Однажды во время одного из сеансов он сказал:
— Меня очень тревожит агрессивная активизация антисоветских подонков и близорукая политика верхов на консолидацию патриотических сил с подонками, этими платными агентами Запада. Это явная идеологическая диверсия с дальним прицелом. Понимает ли это Политбюро?
— По-моему, кое-кто понимает, а кое-кто делает вид, что все нормально, — сказал я. — Среди членов Политбюро, по-моему, нет единства в вопросах идеологии.
— Я не понимаю Никиту, либо он дурак и им кто-то вертит, либо он…
Вучетич не закончил.
— На него сильно влияет зятек, окруживший себя сионистами — заметил я. — Это опасный временщик.
После некоторых раздумий Вучетич сказал:
— Есть у меня идея. Не обратиться ли нам, патриотического склада деятелям культуры, с откровенным письмом в Политбюро, высказать свою тревогу. Как ты думаешь? Я уже говорил об этом с Михаилом Ивановичем Царевым и другими артистами, учеными, художниками. Ты бы мог поговорить с писателями, готовыми подписать такое письмо.
— Давно уже пора бить в набат, — согласился я. После сеанса мы начали сочинять письмо в Политбюро.
На листе бумаги я набросал черновой вариант, и потом мы составили список вероятных «подписантов». Всеволода Кочетова, Анатолия Сафронова и Николая Грибачева мы в этот список не включили, поскольку они занимали руководящие посты в сфере идеологии и их патриотические позиции были хорошо известны в ЦК. Незаконченный проект письма я оставил у Вучетича и уехал домой. Условились продолжать сеанс через день. Я в то время работал первым заместителем главного редактора журнала «Москва». Через день я собрался ехать к Вучетичу, но меня перехватил телефонный звонок. Звонил помощник члена Политбюро (в то время Президиума ЦК) Е.А.Фурцевой Калинин. Он сказал, что Екатерина Алексеевна приглашает меня сегодня прибыть в ЦК. Он назвал время. Мне оставалось только гадать: по какому поводу? Решил, что связано с журналом. В приемной Фурцевой Калинин с дружеской улыбкой сказал мне: «Не волнуйтесь, все нормально, вы правы». Я не успел сообразить, в чем моя правота, как открылась дверь кабинета Фурцевой, и оттуда вышел бледный Кочетов.

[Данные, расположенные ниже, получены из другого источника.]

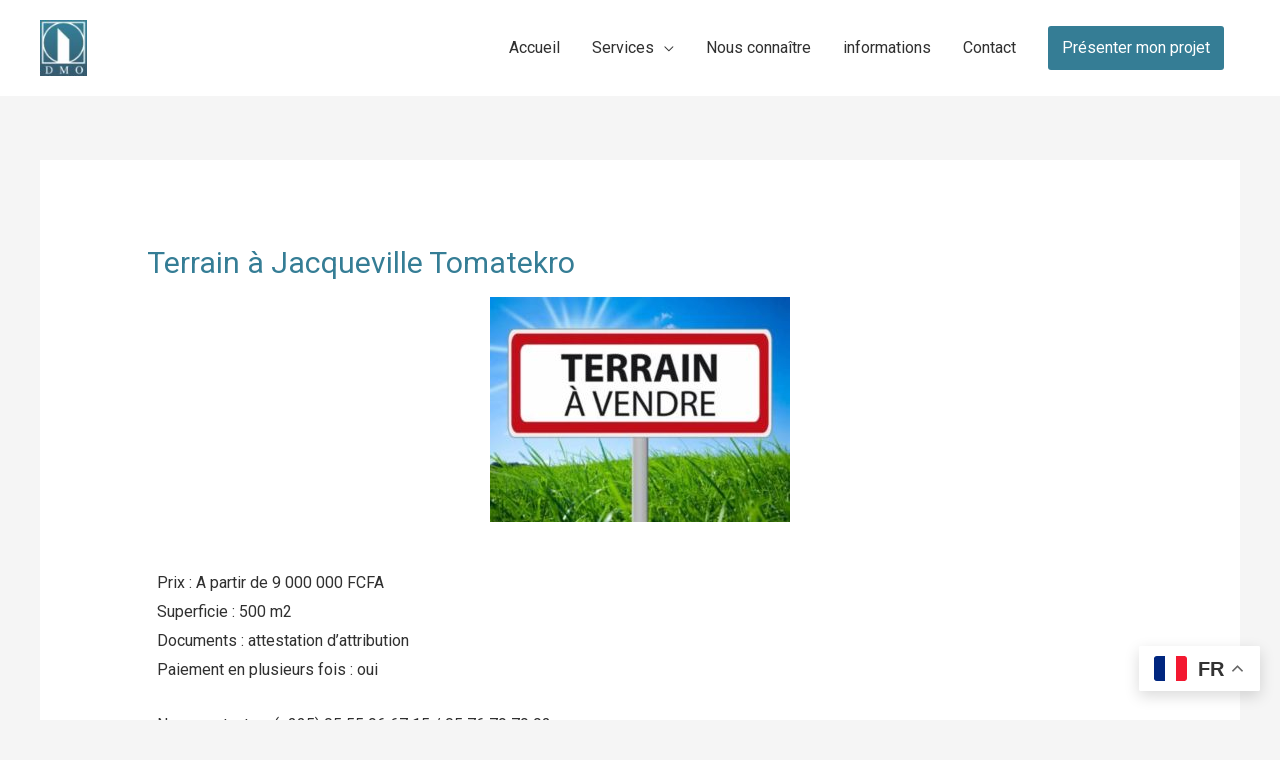

--- FILE ---
content_type: text/css
request_url: https://dmoimmobilier.com/wp-content/uploads/elementor/css/post-2831.css?ver=1764386644
body_size: 149
content:
.elementor-2831 .elementor-element.elementor-element-c690dd2 .elementor-button:hover, .elementor-2831 .elementor-element.elementor-element-c690dd2 .elementor-button:focus{background-color:#FFFFFF;color:#357D95;}.elementor-2831 .elementor-element.elementor-element-c690dd2 > .elementor-widget-container{margin:0px 0px 0px 0px;}.elementor-2831 .elementor-element.elementor-element-c690dd2 .elementor-button{box-shadow:0px 0px 5px 0px #FFFFFF;border-style:solid;border-width:1px 1px 1px 1px;border-color:#FFFFFF;border-radius:2px 2px 2px 2px;}.elementor-2831 .elementor-element.elementor-element-c690dd2 .elementor-button:hover svg, .elementor-2831 .elementor-element.elementor-element-c690dd2 .elementor-button:focus svg{fill:#357D95;}@media(max-width:767px){.elementor-2831 .elementor-element.elementor-element-c690dd2 > .elementor-widget-container{margin:20px 0px 0px 0px;}}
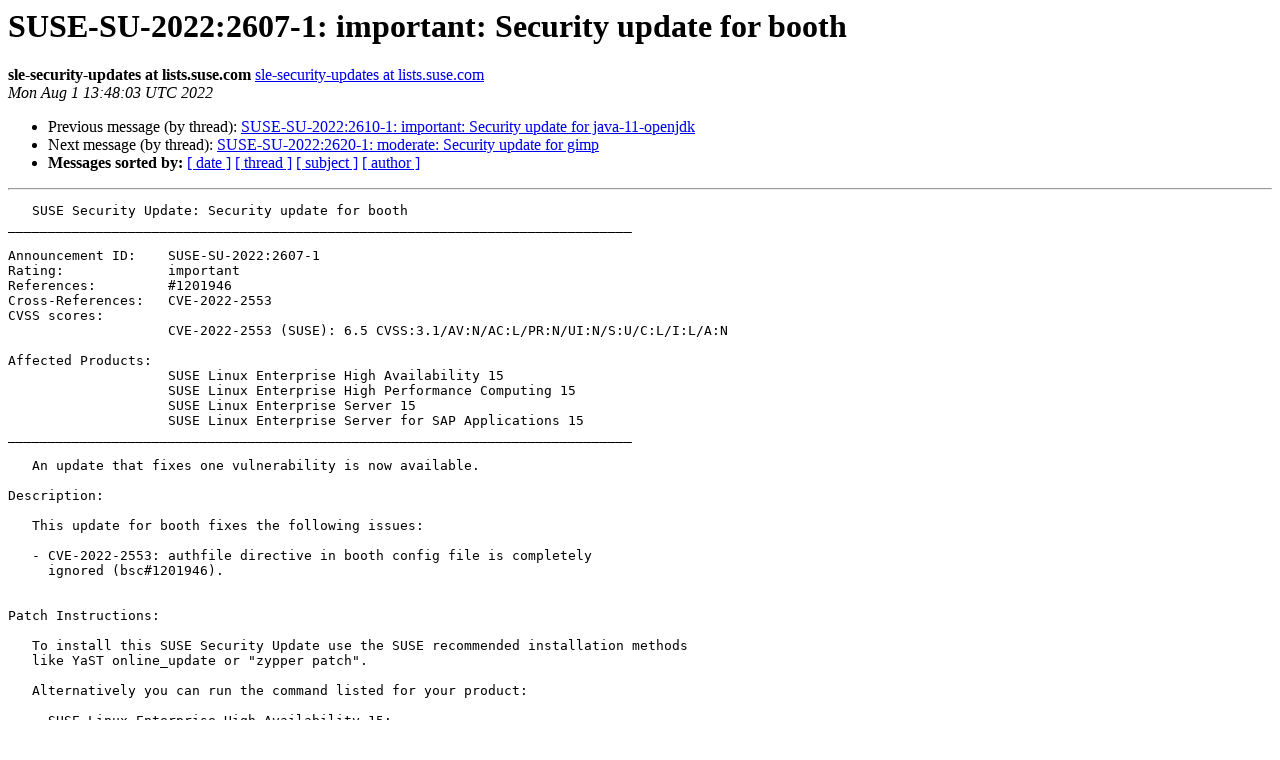

--- FILE ---
content_type: text/html
request_url: https://lists.suse.com/pipermail/sle-security-updates/2022-August/011734.html
body_size: 4347
content:
<!DOCTYPE HTML PUBLIC "-//W3C//DTD HTML 4.01 Transitional//EN">
<HTML>
 <HEAD>
   <TITLE> SUSE-SU-2022:2607-1: important: Security update for booth
   </TITLE>
   <LINK REL="Index" HREF="index.html" >
   <LINK REL="made" HREF="mailto:sle-security-updates%40lists.suse.com?Subject=Re%3A%20SUSE-SU-2022%3A2607-1%3A%20important%3A%20Security%20update%20for%20booth&In-Reply-To=%3C20220801134803.6E466FCED%40maintenance.suse.de%3E">
   <META NAME="robots" CONTENT="index,nofollow">
   <style type="text/css">
       pre {
           white-space: pre-wrap;       /* css-2.1, curent FF, Opera, Safari */
           }
   </style>
   <META http-equiv="Content-Type" content="text/html; charset=us-ascii">
   <LINK REL="Previous"  HREF="011733.html">
   <LINK REL="Next"  HREF="011735.html">
 </HEAD>
 <BODY BGCOLOR="#ffffff">
   <H1>SUSE-SU-2022:2607-1: important: Security update for booth</H1>
    <B>sle-security-updates at lists.suse.com</B> 
    <A HREF="mailto:sle-security-updates%40lists.suse.com?Subject=Re%3A%20SUSE-SU-2022%3A2607-1%3A%20important%3A%20Security%20update%20for%20booth&In-Reply-To=%3C20220801134803.6E466FCED%40maintenance.suse.de%3E"
       TITLE="SUSE-SU-2022:2607-1: important: Security update for booth">sle-security-updates at lists.suse.com
       </A><BR>
    <I>Mon Aug  1 13:48:03 UTC 2022</I>
    <P><UL>
        <LI>Previous message (by thread): <A HREF="011733.html">SUSE-SU-2022:2610-1: important: Security update for java-11-openjdk
</A></li>
        <LI>Next message (by thread): <A HREF="011735.html">SUSE-SU-2022:2620-1: moderate: Security update for gimp
</A></li>
         <LI> <B>Messages sorted by:</B> 
              <a href="date.html#11734">[ date ]</a>
              <a href="thread.html#11734">[ thread ]</a>
              <a href="subject.html#11734">[ subject ]</a>
              <a href="author.html#11734">[ author ]</a>
         </LI>
       </UL>
    <HR>  
<!--beginarticle-->
<PRE>
   SUSE Security Update: Security update for booth
______________________________________________________________________________

Announcement ID:    SUSE-SU-2022:2607-1
Rating:             important
References:         #1201946 
Cross-References:   CVE-2022-2553
CVSS scores:
                    CVE-2022-2553 (SUSE): 6.5 CVSS:3.1/AV:N/AC:L/PR:N/UI:N/S:U/C:L/I:L/A:N

Affected Products:
                    SUSE Linux Enterprise High Availability 15
                    SUSE Linux Enterprise High Performance Computing 15
                    SUSE Linux Enterprise Server 15
                    SUSE Linux Enterprise Server for SAP Applications 15
______________________________________________________________________________

   An update that fixes one vulnerability is now available.

Description:

   This update for booth fixes the following issues:

   - CVE-2022-2553: authfile directive in booth config file is completely
     ignored (bsc#1201946).


Patch Instructions:

   To install this SUSE Security Update use the SUSE recommended installation methods
   like YaST online_update or &quot;zypper patch&quot;.

   Alternatively you can run the command listed for your product:

   - SUSE Linux Enterprise High Availability 15:

      zypper in -t patch SUSE-SLE-Product-HA-15-2022-2607=1



Package List:

   - SUSE Linux Enterprise High Availability 15 (aarch64 ppc64le s390x x86_64):

      booth-1.0-150000.6.3.1
      booth-debuginfo-1.0-150000.6.3.1
      booth-debugsource-1.0-150000.6.3.1


References:

   <A HREF="https://www.suse.com/security/cve/CVE-2022-2553.html">https://www.suse.com/security/cve/CVE-2022-2553.html</A>
   <A HREF="https://bugzilla.suse.com/1201946">https://bugzilla.suse.com/1201946</A>

</PRE>


<!--endarticle-->
    <HR>
    <P><UL>
        <!--threads-->
	<LI>Previous message (by thread): <A HREF="011733.html">SUSE-SU-2022:2610-1: important: Security update for java-11-openjdk
</A></li>
	<LI>Next message (by thread): <A HREF="011735.html">SUSE-SU-2022:2620-1: moderate: Security update for gimp
</A></li>
         <LI> <B>Messages sorted by:</B> 
              <a href="date.html#11734">[ date ]</a>
              <a href="thread.html#11734">[ thread ]</a>
              <a href="subject.html#11734">[ subject ]</a>
              <a href="author.html#11734">[ author ]</a>
         </LI>
       </UL>

<hr>
<a href="http://lists.suse.com/mailman/listinfo/sle-security-updates">More information about the sle-security-updates
mailing list</a><br>
</body></html>
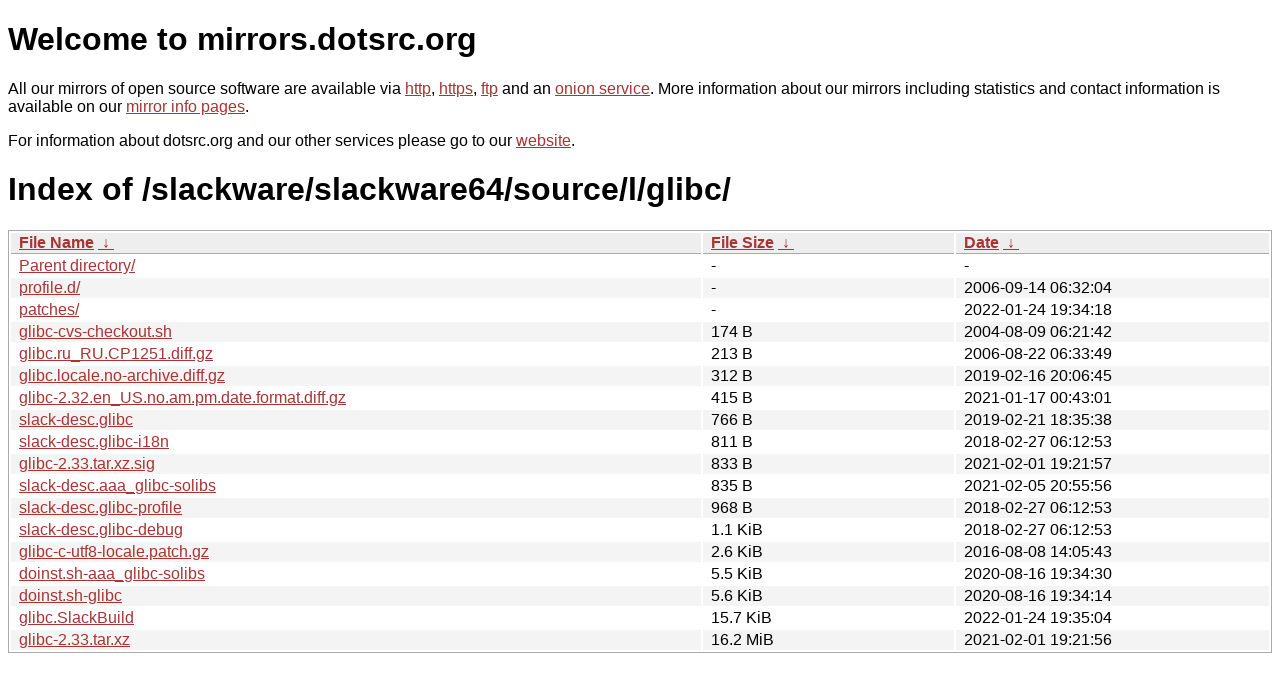

--- FILE ---
content_type: text/html
request_url: http://dk.archive.ubuntu.com/slackware/slackware64/source/l/glibc/?C=S&O=A
body_size: 5240
content:
<!DOCTYPE html PUBLIC "-//W3C//DTD XHTML 1.0 Strict//EN" "http://www.w3.org/TR/xhtml1/DTD/xhtml1-strict.dtd">
<html xmlns="http://www.w3.org/1999/xhtml">
<head><meta name="viewport" content="width=device-width"/><meta http-equiv="content-type" content="text/html; charset=utf-8"/><style type="text/css">body,html {background:#fff;font-family:"Bitstream Vera Sans","Lucida Grande","Lucida Sans Unicode",Lucidux,Verdana,Lucida,sans-serif;}tr:nth-child(even) {background:#f4f4f4;}th,td {padding:0.1em 0.5em;}th {text-align:left;font-weight:bold;background:#eee;border-bottom:1px solid #aaa;}#list {border:1px solid #aaa;width:100%;}a {color:#a33;}a:hover {color:#e33;}</style>

<title>mirrors.dotsrc.org</title>
</head><body>
<h1>Welcome to mirrors.dotsrc.org</h1>
<p>
All our mirrors of open source software are available via <a href="http://mirrors.dotsrc.org">http</a>, <a href="https://mirrors.dotsrc.org">https</a>, <a href="ftp://mirrors.dotsrc.org">ftp</a> and an <a href="http://dotsrccccbidkzg7oc7oj4ugxrlfbt64qebyunxbrgqhxiwj3nl6vcad.onion/">onion service</a>.
More information about our mirrors including statistics and contact
information is available on our <a
href="//dotsrc.org/mirrors/">mirror info pages</a>.
</p>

Он крепко пожал мне руку и, шепнув: «Держись!» — быстро ушел из приемной. В это время через приемную стремительно промчался в кабинет Фурцевой розовощекий секретарь ЦК по идеологии Поспелов (Фогельсон). И через минуту пригласили меня. Скажу сразу, Фурцева была доброжелательно настроена. Поспелов же напротив — разъярен, как бык на родео. Оказывается, поводом для вызова в ЦК послужило наше письмо, которое мы с Вучетичем готовили послать в Политбюро. Я недоумевал, почему такой бешеный гнев Поспелова вызвало еще не законченное, никем не подписанное письмо, и как каким образом этот «черновик», оставленный на письменном столе Вучетича, попал в ЦК? Поспелов (кандидат в члены Политбюро был рангом пониже Фурцевой) обвинил меня и Вучетича в попытке создать ни много ни мало — оппозицию в партии, расколоть интеллигенцию.